* Brano del documento:
++++++++++

LA BATTAGLIA DI CUSTOZA

Il 24 giugno 1866, a Custoza, l’esercito italiano guidato dal re Vittorio Emanuele II e da Alfonso Lamarmora fu sconfitto dagli austriaci dell’arciduca Alberto d’Asburgo. Fu una disfatta senza conseguenze pratiche: grazie alla vittoria della Germania di Bismarck, nostra alleata, la terza guerra d’indipendenza si concluse con l’annessione del Veneto al regno d’Italia. Tuttavia scatenò feroci polemiche politiche, e divenne il simbolo di quella tipica inettitudine italiana che avrebbe provocato molti altri disastri militari: Lissa, Adua, Caporetto, le campagne di Grecia e Albania

Le alture di Custoza che diedero poi il nome alla battaglia. Il Generale BRIGNONE, eseguendo gli ordini di LA MARMORA, aveva occupato le alture di Monte Torre e Monte Croce con le truppe della 3a divisione (“granatieri di Sardegna” e di “Lombardia”). Assalito dalle brigate WECKBECKER e BÓCK, le respinse dopo un sanguinoso combattimento, durante il quale fu ferito, alla Cavalchina, pure il principe AMEDEO di Savoia che combatteva alla testa della brigata “granatieri di Lombardia” di cui era comandante; ma più tardi, attaccata da truppe fresche nemiche (“brigata Scordier”), nonostante le prove di valore dei suoi soldati, dovette sgombrare una buona parte delle posizioni.

++++++++++

* Obiettivo a: Ricopia tali e quali le righe dell'insieme di dati, da quella che contiene "Looking at this" giù fino a quella che contiene "0.78 meters", entrambe incluse.

++++++++++

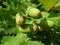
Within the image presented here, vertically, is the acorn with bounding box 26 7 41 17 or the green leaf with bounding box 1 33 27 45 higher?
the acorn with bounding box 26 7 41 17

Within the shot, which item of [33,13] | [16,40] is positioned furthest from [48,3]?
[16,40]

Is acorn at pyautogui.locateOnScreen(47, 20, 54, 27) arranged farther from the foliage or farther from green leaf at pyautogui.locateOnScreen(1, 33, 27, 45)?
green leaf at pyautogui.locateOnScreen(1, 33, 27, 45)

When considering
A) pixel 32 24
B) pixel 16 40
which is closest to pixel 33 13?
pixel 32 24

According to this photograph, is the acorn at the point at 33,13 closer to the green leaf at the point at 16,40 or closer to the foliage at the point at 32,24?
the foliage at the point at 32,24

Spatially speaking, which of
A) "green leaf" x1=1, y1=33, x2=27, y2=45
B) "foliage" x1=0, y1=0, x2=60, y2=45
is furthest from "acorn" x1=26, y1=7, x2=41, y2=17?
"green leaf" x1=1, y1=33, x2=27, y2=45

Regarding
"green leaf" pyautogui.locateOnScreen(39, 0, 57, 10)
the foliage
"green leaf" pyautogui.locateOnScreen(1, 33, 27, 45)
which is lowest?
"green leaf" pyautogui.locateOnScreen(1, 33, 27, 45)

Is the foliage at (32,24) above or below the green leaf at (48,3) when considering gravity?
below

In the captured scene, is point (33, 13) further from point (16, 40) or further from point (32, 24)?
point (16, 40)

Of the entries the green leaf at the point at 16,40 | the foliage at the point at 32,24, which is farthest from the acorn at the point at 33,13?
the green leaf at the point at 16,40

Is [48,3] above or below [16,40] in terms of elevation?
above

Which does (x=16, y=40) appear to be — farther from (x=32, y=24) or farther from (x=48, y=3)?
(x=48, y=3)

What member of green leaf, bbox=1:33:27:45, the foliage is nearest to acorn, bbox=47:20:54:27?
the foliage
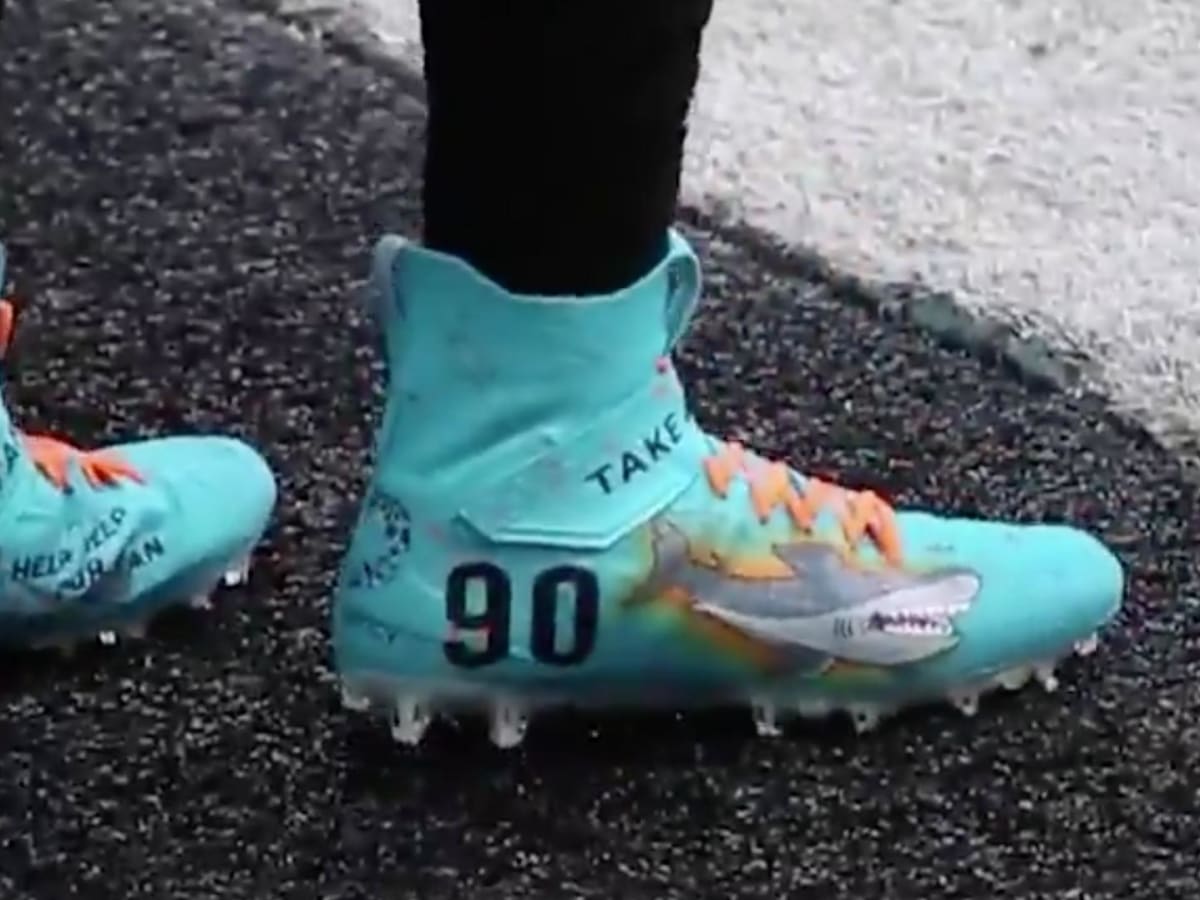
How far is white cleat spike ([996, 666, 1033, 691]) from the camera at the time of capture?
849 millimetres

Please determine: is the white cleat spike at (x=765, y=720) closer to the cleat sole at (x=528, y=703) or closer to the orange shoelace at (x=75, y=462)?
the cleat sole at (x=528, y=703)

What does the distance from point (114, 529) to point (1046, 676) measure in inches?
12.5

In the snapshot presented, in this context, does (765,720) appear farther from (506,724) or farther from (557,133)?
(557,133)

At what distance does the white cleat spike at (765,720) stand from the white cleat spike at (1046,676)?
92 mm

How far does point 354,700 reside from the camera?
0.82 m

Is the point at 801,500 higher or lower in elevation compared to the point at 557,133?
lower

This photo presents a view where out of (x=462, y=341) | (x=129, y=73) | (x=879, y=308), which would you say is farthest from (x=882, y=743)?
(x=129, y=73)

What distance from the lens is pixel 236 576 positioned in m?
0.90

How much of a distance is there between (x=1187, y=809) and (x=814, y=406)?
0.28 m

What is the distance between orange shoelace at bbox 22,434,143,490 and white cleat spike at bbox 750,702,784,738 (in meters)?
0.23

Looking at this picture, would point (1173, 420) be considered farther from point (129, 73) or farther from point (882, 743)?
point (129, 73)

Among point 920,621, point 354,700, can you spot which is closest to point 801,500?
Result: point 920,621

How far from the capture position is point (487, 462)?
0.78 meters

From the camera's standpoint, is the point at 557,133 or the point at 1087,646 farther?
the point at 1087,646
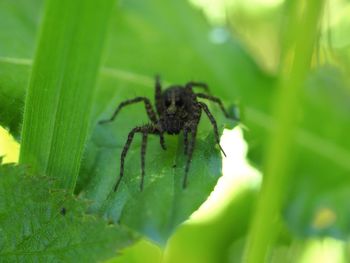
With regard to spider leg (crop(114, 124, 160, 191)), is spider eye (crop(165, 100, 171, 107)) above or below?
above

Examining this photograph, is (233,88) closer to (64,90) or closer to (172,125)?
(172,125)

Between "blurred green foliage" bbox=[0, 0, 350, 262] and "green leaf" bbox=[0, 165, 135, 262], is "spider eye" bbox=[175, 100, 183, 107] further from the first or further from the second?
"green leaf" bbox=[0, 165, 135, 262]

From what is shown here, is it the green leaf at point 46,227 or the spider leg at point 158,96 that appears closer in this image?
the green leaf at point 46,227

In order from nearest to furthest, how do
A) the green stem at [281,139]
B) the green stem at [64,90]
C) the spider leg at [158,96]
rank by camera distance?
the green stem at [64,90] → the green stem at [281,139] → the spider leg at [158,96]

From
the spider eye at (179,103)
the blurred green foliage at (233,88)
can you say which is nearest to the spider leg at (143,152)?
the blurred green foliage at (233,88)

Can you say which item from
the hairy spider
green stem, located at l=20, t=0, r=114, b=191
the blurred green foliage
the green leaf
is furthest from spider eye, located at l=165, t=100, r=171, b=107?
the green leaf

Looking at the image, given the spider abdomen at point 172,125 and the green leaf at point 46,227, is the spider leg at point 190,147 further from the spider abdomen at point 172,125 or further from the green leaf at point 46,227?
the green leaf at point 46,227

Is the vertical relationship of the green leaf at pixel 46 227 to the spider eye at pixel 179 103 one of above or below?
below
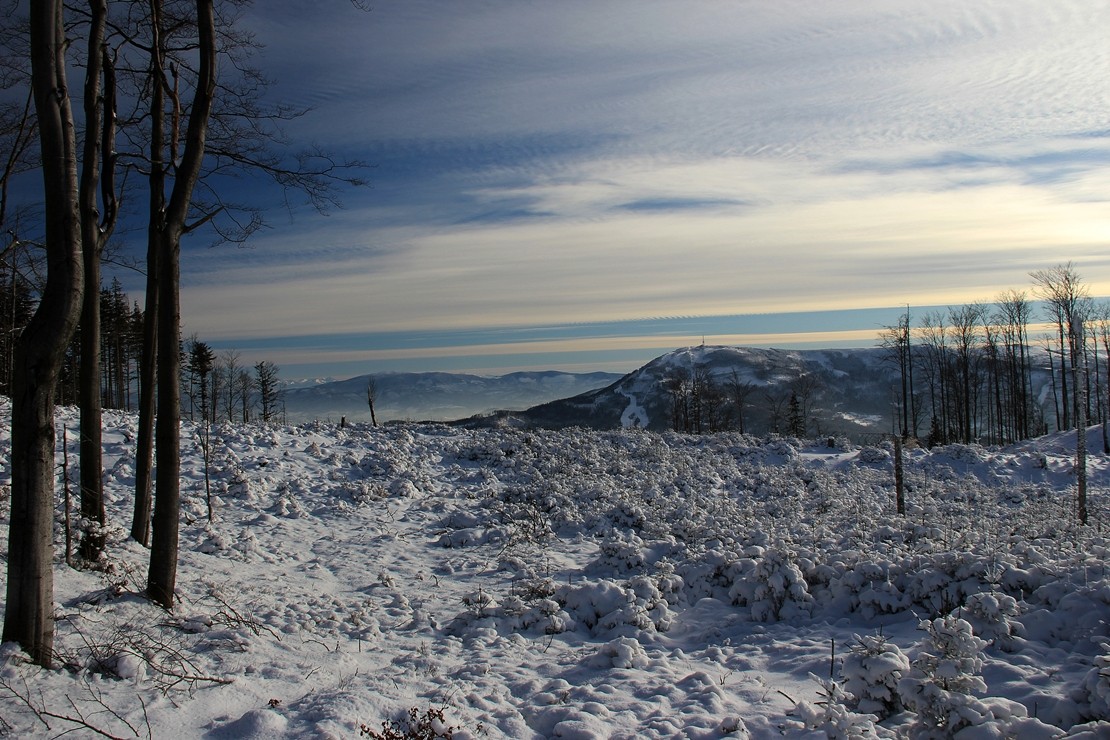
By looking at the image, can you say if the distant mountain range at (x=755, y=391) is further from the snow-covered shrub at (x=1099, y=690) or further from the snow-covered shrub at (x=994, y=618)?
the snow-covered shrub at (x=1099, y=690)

++++++++++

* Obiettivo b: Nel brano sulla battaglia di Custoza, chi comandava la brigata "granatieri di Lombardia"?

* Risposta scritta a:
Looking at this picture, would point (1173, 420) be considered farther from point (129, 73) or farther from point (882, 743)?
point (129, 73)

Among point 920,621, point 354,700, can you spot which is closest to point 801,500?
Result: point 920,621

How far from the capture position is point (487, 462)?
0.78 meters

* Risposta scritta b: Il principe Amedeo di Savoia.